--- Given information Enclosed Below ---

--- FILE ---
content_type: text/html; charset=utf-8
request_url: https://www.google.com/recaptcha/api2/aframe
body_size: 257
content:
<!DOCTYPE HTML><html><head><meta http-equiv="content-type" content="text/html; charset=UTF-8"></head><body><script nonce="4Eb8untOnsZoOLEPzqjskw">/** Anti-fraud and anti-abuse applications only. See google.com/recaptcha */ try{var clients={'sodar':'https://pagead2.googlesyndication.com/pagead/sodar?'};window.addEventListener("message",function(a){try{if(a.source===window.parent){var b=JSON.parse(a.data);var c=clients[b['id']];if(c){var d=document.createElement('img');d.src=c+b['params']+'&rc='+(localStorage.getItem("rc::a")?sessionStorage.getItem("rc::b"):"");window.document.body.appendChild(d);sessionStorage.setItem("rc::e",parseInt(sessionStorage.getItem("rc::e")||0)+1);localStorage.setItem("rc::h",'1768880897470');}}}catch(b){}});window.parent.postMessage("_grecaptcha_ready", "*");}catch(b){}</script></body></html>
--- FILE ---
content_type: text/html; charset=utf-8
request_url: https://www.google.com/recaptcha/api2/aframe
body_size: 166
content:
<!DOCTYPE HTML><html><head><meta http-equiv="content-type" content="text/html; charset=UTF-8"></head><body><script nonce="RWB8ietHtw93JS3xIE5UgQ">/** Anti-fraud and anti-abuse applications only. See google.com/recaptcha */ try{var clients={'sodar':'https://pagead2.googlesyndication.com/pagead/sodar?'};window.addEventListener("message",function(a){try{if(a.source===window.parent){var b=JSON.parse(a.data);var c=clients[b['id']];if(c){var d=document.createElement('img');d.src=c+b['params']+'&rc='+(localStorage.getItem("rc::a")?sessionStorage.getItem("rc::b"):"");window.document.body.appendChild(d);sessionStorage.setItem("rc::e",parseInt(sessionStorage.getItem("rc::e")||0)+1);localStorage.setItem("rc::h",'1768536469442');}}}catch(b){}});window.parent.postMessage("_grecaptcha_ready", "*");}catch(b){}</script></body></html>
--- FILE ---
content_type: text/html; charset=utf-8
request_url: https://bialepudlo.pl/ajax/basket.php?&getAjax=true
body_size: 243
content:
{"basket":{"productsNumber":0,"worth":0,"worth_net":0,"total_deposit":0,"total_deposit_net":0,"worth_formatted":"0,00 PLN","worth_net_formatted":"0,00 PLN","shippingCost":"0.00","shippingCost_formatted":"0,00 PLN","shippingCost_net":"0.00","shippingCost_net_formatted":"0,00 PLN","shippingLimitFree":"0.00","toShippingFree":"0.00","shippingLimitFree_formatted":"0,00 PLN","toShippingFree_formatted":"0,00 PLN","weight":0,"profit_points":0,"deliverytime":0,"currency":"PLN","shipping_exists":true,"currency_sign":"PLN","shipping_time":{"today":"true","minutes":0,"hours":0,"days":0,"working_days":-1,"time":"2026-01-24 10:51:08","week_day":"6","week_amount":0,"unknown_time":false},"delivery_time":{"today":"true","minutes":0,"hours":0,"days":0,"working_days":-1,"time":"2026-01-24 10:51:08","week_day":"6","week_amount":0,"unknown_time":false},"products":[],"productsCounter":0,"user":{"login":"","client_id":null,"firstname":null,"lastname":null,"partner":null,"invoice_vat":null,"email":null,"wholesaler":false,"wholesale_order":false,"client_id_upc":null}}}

--- End of Enclosed Given information ---

**Task statement**
The records above are to be repeated exactly, in their entirety.

**Output for this exercise**
--- FILE ---
content_type: text/html; charset=utf-8
request_url: https://www.google.com/recaptcha/api2/aframe
body_size: 257
content:
<!DOCTYPE HTML><html><head><meta http-equiv="content-type" content="text/html; charset=UTF-8"></head><body><script nonce="4Eb8untOnsZoOLEPzqjskw">/** Anti-fraud and anti-abuse applications only. See google.com/recaptcha */ try{var clients={'sodar':'https://pagead2.googlesyndication.com/pagead/sodar?'};window.addEventListener("message",function(a){try{if(a.source===window.parent){var b=JSON.parse(a.data);var c=clients[b['id']];if(c){var d=document.createElement('img');d.src=c+b['params']+'&rc='+(localStorage.getItem("rc::a")?sessionStorage.getItem("rc::b"):"");window.document.body.appendChild(d);sessionStorage.setItem("rc::e",parseInt(sessionStorage.getItem("rc::e")||0)+1);localStorage.setItem("rc::h",'1768880897470');}}}catch(b){}});window.parent.postMessage("_grecaptcha_ready", "*");}catch(b){}</script></body></html>
--- FILE ---
content_type: text/html; charset=utf-8
request_url: https://www.google.com/recaptcha/api2/aframe
body_size: 166
content:
<!DOCTYPE HTML><html><head><meta http-equiv="content-type" content="text/html; charset=UTF-8"></head><body><script nonce="RWB8ietHtw93JS3xIE5UgQ">/** Anti-fraud and anti-abuse applications only. See google.com/recaptcha */ try{var clients={'sodar':'https://pagead2.googlesyndication.com/pagead/sodar?'};window.addEventListener("message",function(a){try{if(a.source===window.parent){var b=JSON.parse(a.data);var c=clients[b['id']];if(c){var d=document.createElement('img');d.src=c+b['params']+'&rc='+(localStorage.getItem("rc::a")?sessionStorage.getItem("rc::b"):"");window.document.body.appendChild(d);sessionStorage.setItem("rc::e",parseInt(sessionStorage.getItem("rc::e")||0)+1);localStorage.setItem("rc::h",'1768536469442');}}}catch(b){}});window.parent.postMessage("_grecaptcha_ready", "*");}catch(b){}</script></body></html>
--- FILE ---
content_type: text/html; charset=utf-8
request_url: https://bialepudlo.pl/ajax/basket.php?&getAjax=true
body_size: 243
content:
{"basket":{"productsNumber":0,"worth":0,"worth_net":0,"total_deposit":0,"total_deposit_net":0,"worth_formatted":"0,00 PLN","worth_net_formatted":"0,00 PLN","shippingCost":"0.00","shippingCost_formatted":"0,00 PLN","shippingCost_net":"0.00","shippingCost_net_formatted":"0,00 PLN","shippingLimitFree":"0.00","toShippingFree":"0.00","shippingLimitFree_formatted":"0,00 PLN","toShippingFree_formatted":"0,00 PLN","weight":0,"profit_points":0,"deliverytime":0,"currency":"PLN","shipping_exists":true,"currency_sign":"PLN","shipping_time":{"today":"true","minutes":0,"hours":0,"days":0,"working_days":-1,"time":"2026-01-24 10:51:08","week_day":"6","week_amount":0,"unknown_time":false},"delivery_time":{"today":"true","minutes":0,"hours":0,"days":0,"working_days":-1,"time":"2026-01-24 10:51:08","week_day":"6","week_amount":0,"unknown_time":false},"products":[],"productsCounter":0,"user":{"login":"","client_id":null,"firstname":null,"lastname":null,"partner":null,"invoice_vat":null,"email":null,"wholesaler":false,"wholesale_order":false,"client_id_upc":null}}}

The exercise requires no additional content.